High level C Scan API by myrrc · Pull Request #32 · vortex-data/rfcs

myrrc · 2026-03-20T17:40:42Z

High level API draft: vortex-data/vortex#7212
Duckdb integration PoC: https://github.com/vortex-data/vortex/tree/myrrc/scan-api-duckdb

connortsui20

Is it possible to follow the template a bit more closely? It's less about following the exact template and more that it's a bit hard to understand what it being proposed and the different tradeoffs (alternatives) without some of the sections in the template. Basically, when reading through this I'm trying to figure out the "why" via the "what", and it should be the other way around.

Additionally, there is quite a lot of code here that is paired with high-level description. I think it would be helpful if some of the boilerplate-y code was removed so we could focus on things that are not obvious. That would help in making this easier to read as well.

Also as an aside: I'm not an FFI expert but I feel like there is a lack of ownership semantics described here. Shouldn't that be one of the main things we have to worry about with interop between Rust and C?

proposed/0030-c-scan-api.md

myrrc · 2026-03-31T11:01:49Z

Is this the way we want to expose a cache?

I've thought about this, and likely we don't want to expose (in-memory) caching as a separate implementation. If host provides us with malloc/free-compatible functions, we can build our cache inside Vortex and host will still have observability.

On persistent caching, this may possibly be useful for remote files, but in this case it should be host's responsibility to save the decoded or original file somewhere on the filesystem and provide us with a reference. This can already be done with file_open (host may get the reference to a cached file).

High level API is missing a way to read a file directly from a buffer, but I didn't add it as I'm not sure this would be used by anyone.

connortsui20

Looks good! I had a few comments related to some missing detail and structure (and there are some grammar errors that I just left out) but this looks like it is on the right track.

I think it is good we are splitting this out into multiple proposals, but do we have a timeline for when we want the other layers? My guess is as we go down it gets even harder than it already is so it might be worth designing those sooner than later.

- **TASK PROMPT**
Reproduce the review thread between "Is it possible" and "Rust and C?", inclusive, and substitute "format" for "template". The data after this comes from a different source.

- **COLLECTED DATA**
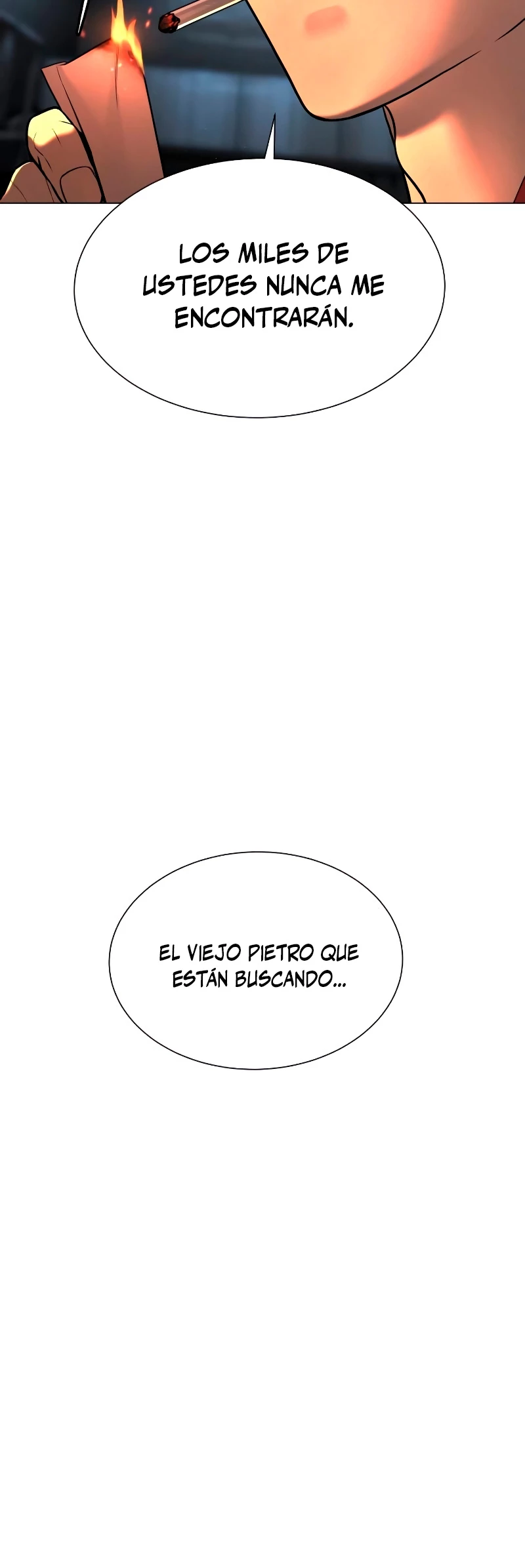 Viejo sabroso > Capitulo 1 > Page 1441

- **EXERCISE RESPONSE**
Is it possible to follow the format a bit more closely? It's less about following the exact format and more that it's a bit hard to understand what it being proposed and the different tradeoffs (alternatives) without some of the sections in the format. Basically, when reading through this I'm trying to figure out the "why" via the "what", and it should be the other way around.

Additionally, there is quite a lot of code here that is paired with high-level description. I think it would be helpful if some of the boilerplate-y code was removed so we could focus on things that are not obvious. That would help in making this easier to read as well.

Also as an aside: I'm not an FFI expert but I feel like there is a lack of ownership semantics described here. Shouldn't that be one of the main things we have to worry about with interop between Rust and C?